Ну, и конечно, со временем задергался Рим. Не от того, что такой уж гордый был, насчет этого, думаю, вопрос крепко открытый, а потому, что еще год-два, и от Рима как такового ни шиша не осталось бы. Ни от гордого, ни от какого другого.
Принялись было доведенные до отчаяния люди Коммода со свету сживать. Травить начали. Поваров подкупали, и все такое прочее. Чего только не перепробовали: и мышьяк, и сулему, и грибочки даже, что так славно себя в деле с Клавдием зарекомендовали — не берет. Пришлось им скинуться на гладиатора, Нарцисса, с которым Коммод в борьбе упражнялся регулярно. Тот императора и задушил благополучно.
Тут опять интересная история случилась. Когда положили уже Коммода в надлежащую могилу, сенат вдруг разбушевался: как так, да кто разрешил, да какой такой позор для Рима, чтобы зверь эдакий в могиле покоился! Вытащили, конечно, из могилы за ноги — и в речку. В Тибр. А интересно мне в этой истории то, что большего за те годы позора для Рима, чем похороны Коммода, просвещенный сенат как-то обнаружить и не сумел…
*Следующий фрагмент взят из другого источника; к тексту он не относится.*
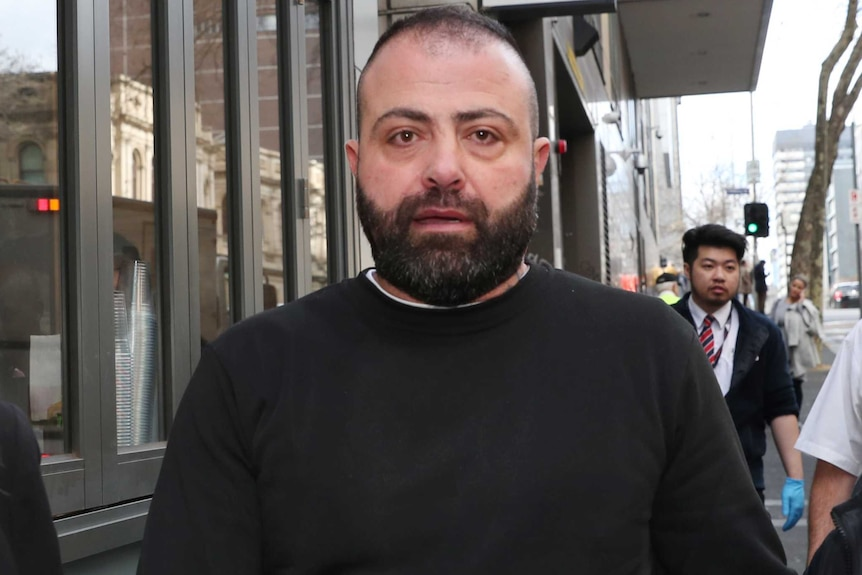 A man in a black jumper, with a beard, walks outside court.
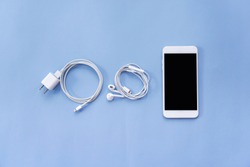 Smartphone, Charger, and Earphones on Blue Background Top View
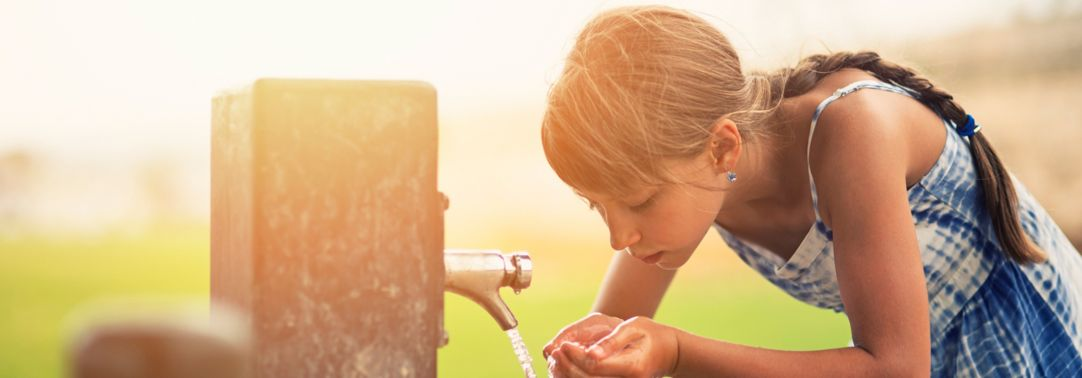 Young girl drinking water from tap with her hands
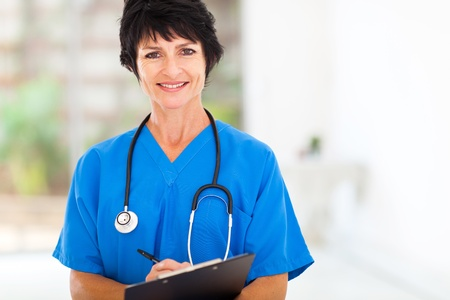 nurse clipboard: beautiful middle aged medical nurse in hospital office Stock Photo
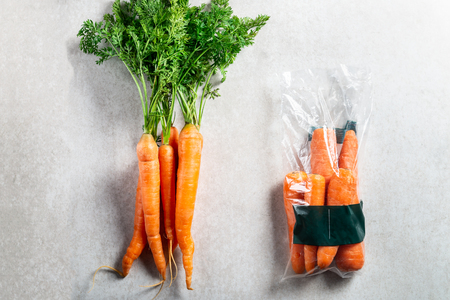 Carrots in plastic bag VS NO bag. Choose less plastic when buying vegetables. Grey background, top view, copy space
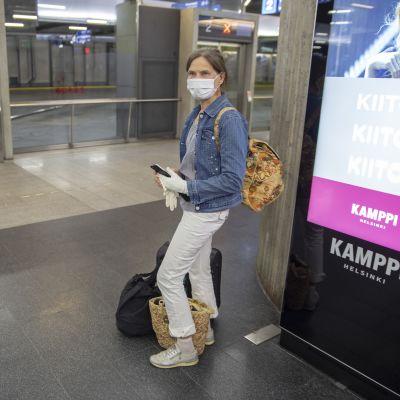 Nainen odottaa bussia Kampin metroasemalla.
На том всем, однако, конец не наступил. Ни Риму, ни его венценосным чудовищам. Из самых разнообразных генетических резервуаров.
После Коммода Рим в императоры Гельвия Пертинакса выкрикнул. Тот, как говорят, в особо добродетельных не ходил, однако и судьба Коммода ему не улыбалась. Посему, проявив рассудительность, аккуратно разыграл роль демократа и гуманиста: прекратил все дела об оскорблении величества и даже реабилитировал память всех казненных. Современники хоть и видели, что весь Пертинаксов гуманизм белыми нитками шит, но виду не подавали. Передых от карусели кровавой — и то слава Богу.
Передых, однако, долгим не был, потому что перестройщика все-таки укокошили. А вслед за ним на римском троне уселся Север, который свое правление начал с того, что провозгласил Коммода божеством. Дал, то есть, понять, на что новая власть ориентироваться будет. Коммод, заявил Север, мог не нравиться только выродкам, но никак не римским патриотам. И уже под знаменем патриотизма принялся чистить нацию. Сначала львам был брошен гладиатор Нарцисс, Коммода задушивший, потом казнен Цинций Север, с чьей подачи сенат постановил коммодовские памятники порушить. Ну, а потом уже по конвейеру пошло-поехало — чаще в целях сугубо воспитательных.